Through the years, Black women have made beauty history with awe-inspiring hairstyles that are unrivaled in their creativity and technique. From fly flappers to boho beauties, when it comes to hair history, the looks just kept on giving. This week, we’re paying homage to a few of our favorite hairstyles that look fabulous while standing the test of time.
Made popular by icons like silver screen star Josephine Baker, finger waves are one of the looks most associated with the Roaring ‘20s and flapper culture.
With a changing political climate and women as a whole wanting to see their place in society evolve, fashion began to favor styles that were outside of the norm. This included shorter hairstyles that “delighted the fashionable but frightened the more conservative,” according to Pamela Church Gibson, author, and fashion historian. (via Fashion Magazine)
Finger waves made a big comeback in the ‘90s with stars like Missy Elliot, Foxy Brown, and TLC emulating the style and making it their own.
Knotty and nice
Bantu knots (also known as Chiny bumps or Zulu bumps in some parts of the world) started out as a protective style, created by the Bantu people, whose roots are spread out across Africa these days.
These gorgeous twists can be done on all types of hair from natural to relaxed, braided to loc-ed, or even on wet hair in what is known as a “knot-out” to create sleek and defined curls.

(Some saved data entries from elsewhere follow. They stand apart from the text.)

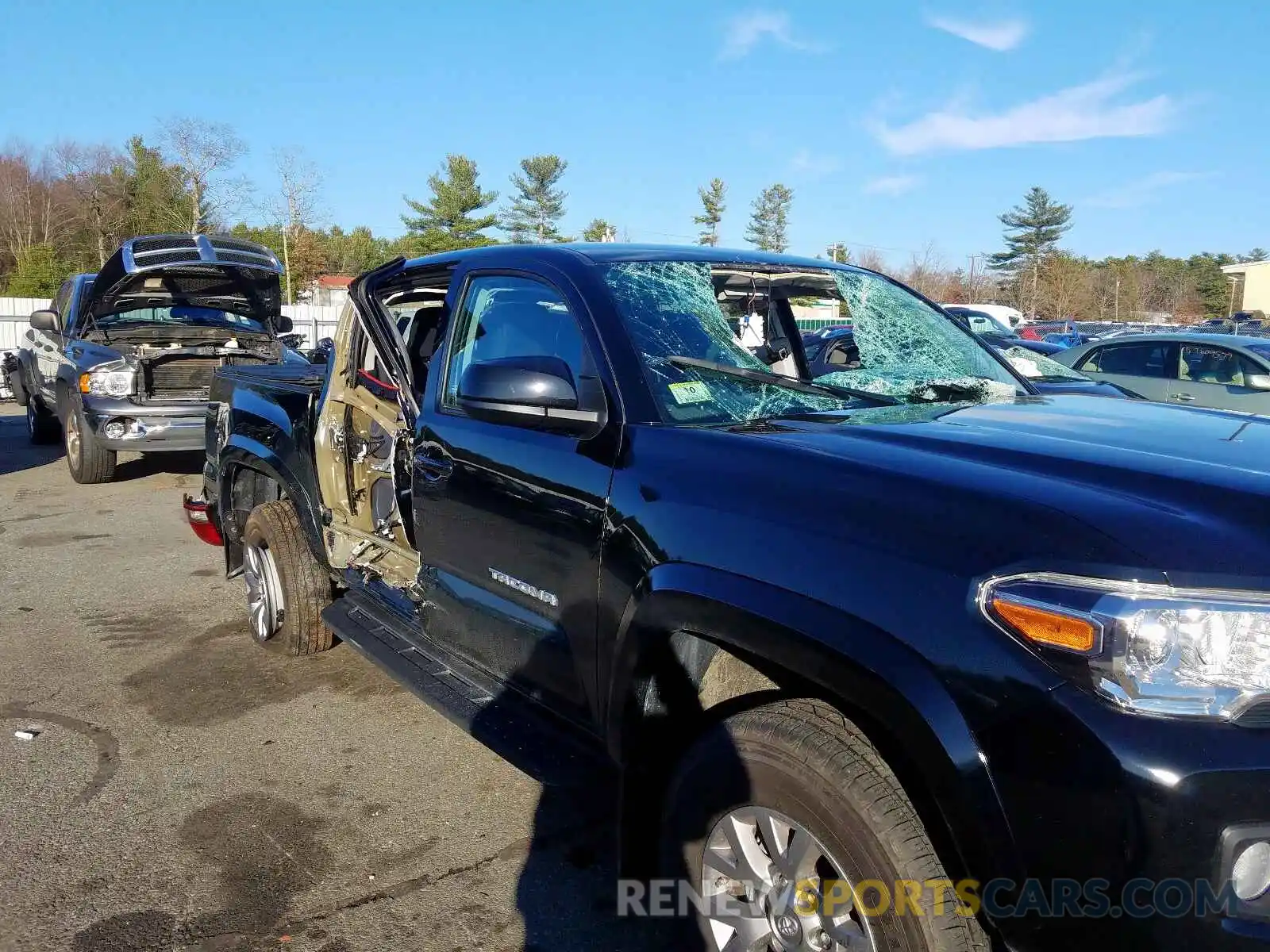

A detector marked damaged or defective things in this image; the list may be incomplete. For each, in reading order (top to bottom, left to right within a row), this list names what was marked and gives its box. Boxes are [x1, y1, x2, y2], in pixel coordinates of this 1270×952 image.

damaged black toyota tacoma [11, 232, 302, 485]
shattered windshield [597, 261, 1021, 424]
damaged black toyota tacoma [190, 248, 1270, 952]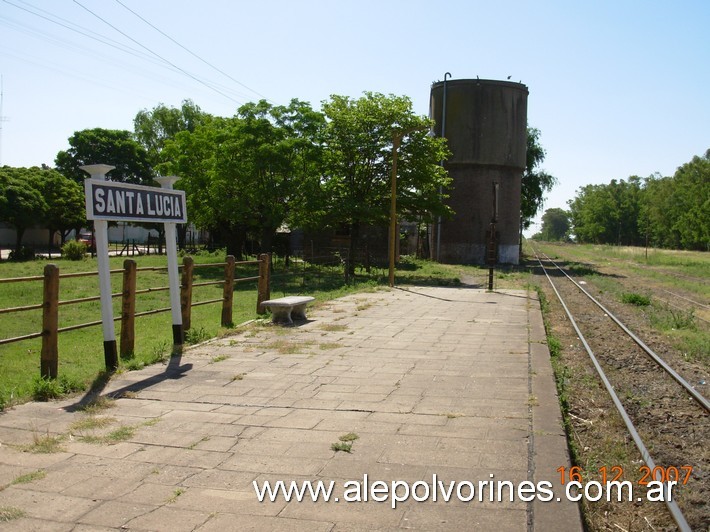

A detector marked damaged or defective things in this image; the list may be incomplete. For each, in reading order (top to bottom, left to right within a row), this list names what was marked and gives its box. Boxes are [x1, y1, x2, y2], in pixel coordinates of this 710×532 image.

rusty water tank [428, 78, 528, 264]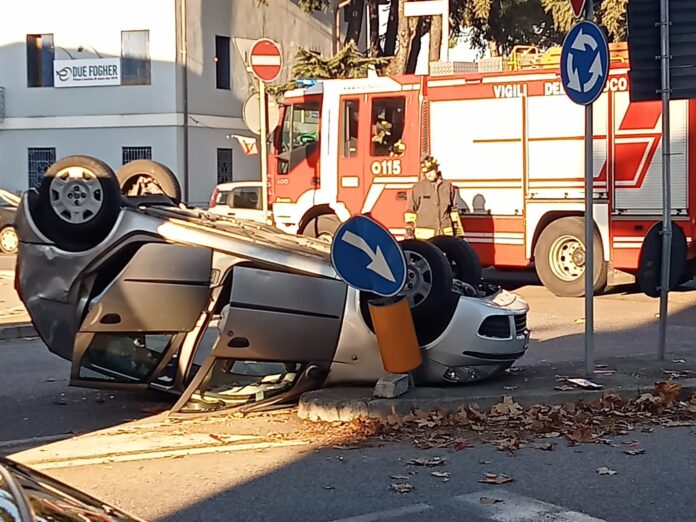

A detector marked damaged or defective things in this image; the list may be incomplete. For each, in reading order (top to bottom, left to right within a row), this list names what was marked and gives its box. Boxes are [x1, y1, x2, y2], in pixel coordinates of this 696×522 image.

bent sign post [250, 38, 282, 221]
crushed car body [14, 154, 528, 410]
overturned silver car [16, 154, 528, 410]
bent sign post [556, 2, 608, 376]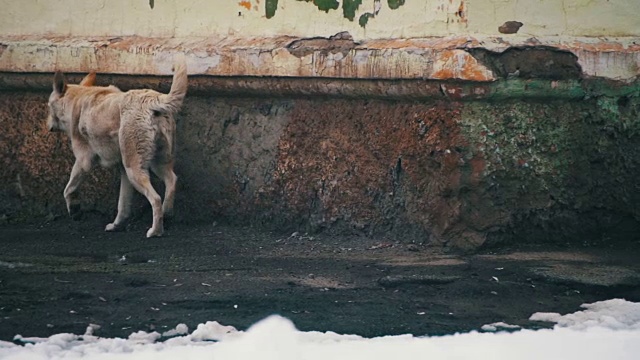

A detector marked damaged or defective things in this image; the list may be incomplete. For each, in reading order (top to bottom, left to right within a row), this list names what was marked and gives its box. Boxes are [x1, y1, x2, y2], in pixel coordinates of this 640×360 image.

peeling paint wall [1, 0, 640, 39]
rusty metal surface [0, 34, 636, 81]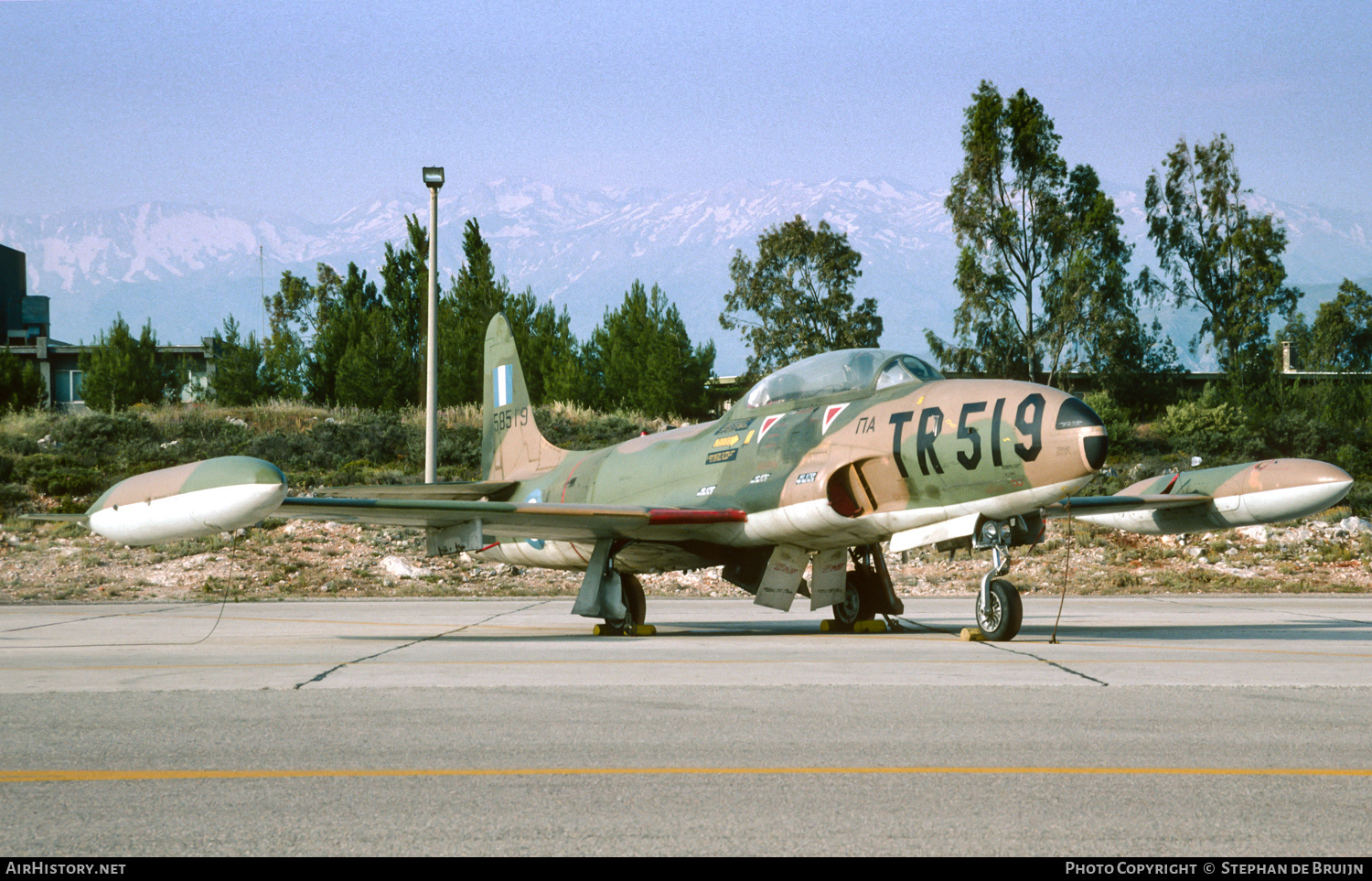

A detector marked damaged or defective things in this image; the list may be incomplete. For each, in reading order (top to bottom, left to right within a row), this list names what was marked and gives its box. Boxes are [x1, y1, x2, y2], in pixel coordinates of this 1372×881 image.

pavement joint crack [292, 598, 549, 686]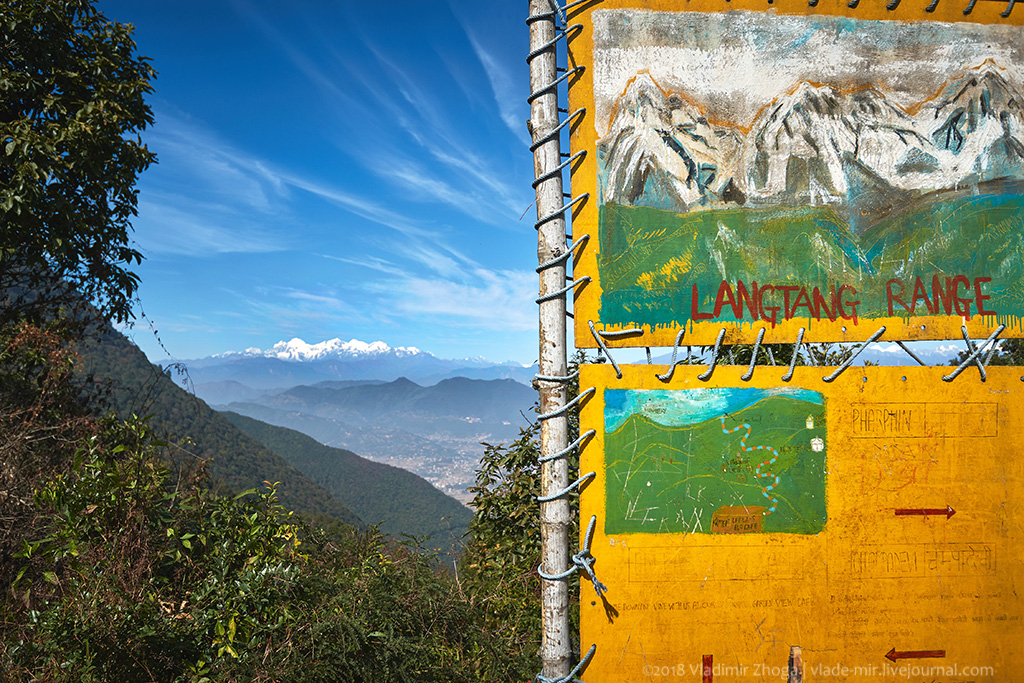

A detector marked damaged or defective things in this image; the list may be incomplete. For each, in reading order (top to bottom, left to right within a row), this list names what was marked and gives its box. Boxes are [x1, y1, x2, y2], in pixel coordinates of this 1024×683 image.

Originating in Africa, box braids can be traced back to ancient times — 3500 B.C. to be exact. Traditionally, these braids were worn to represent status, power, to differentiate between tribes and even to communicate messages. Braiding wasn’t only done for style, it was done for the culture.
“Braiding was and is a social art. Because of the amount of time it can take, people often would take the time to socialize. It began with the elders braiding their children, then the children would watch and learn from them…This tradition of bonding was carried on for generations and quickly made its way across the world,” says Alysa Pace of Bomane Salon. (via Byrdie)
In modern times, box braids regained popularity in the 1970s and 80s and had a major resurgence again in the 1990s when they were popularized by artists like Janet Jackson and Brandy.
Big, Beautiful, Bold
What would a discussion about standout Black hair be without mentioning the iconic afro? Gaining major popularity in the 1960s and 70s with the Black is Beautiful movement, afros became a way to express individuality and pride in race and culture.
Today, following the same mindset, afros are a big part of the natural hair movement and a symbol of Black beauty and uniqueness. From the high puff pony to afro puffs and everything in between, this style will always be synonymous with self-love and Black joy.
We love these legendary hair looks from throughout history. Stylish and timeless, these hairstyles slay even in modern days. Which ones would you rock?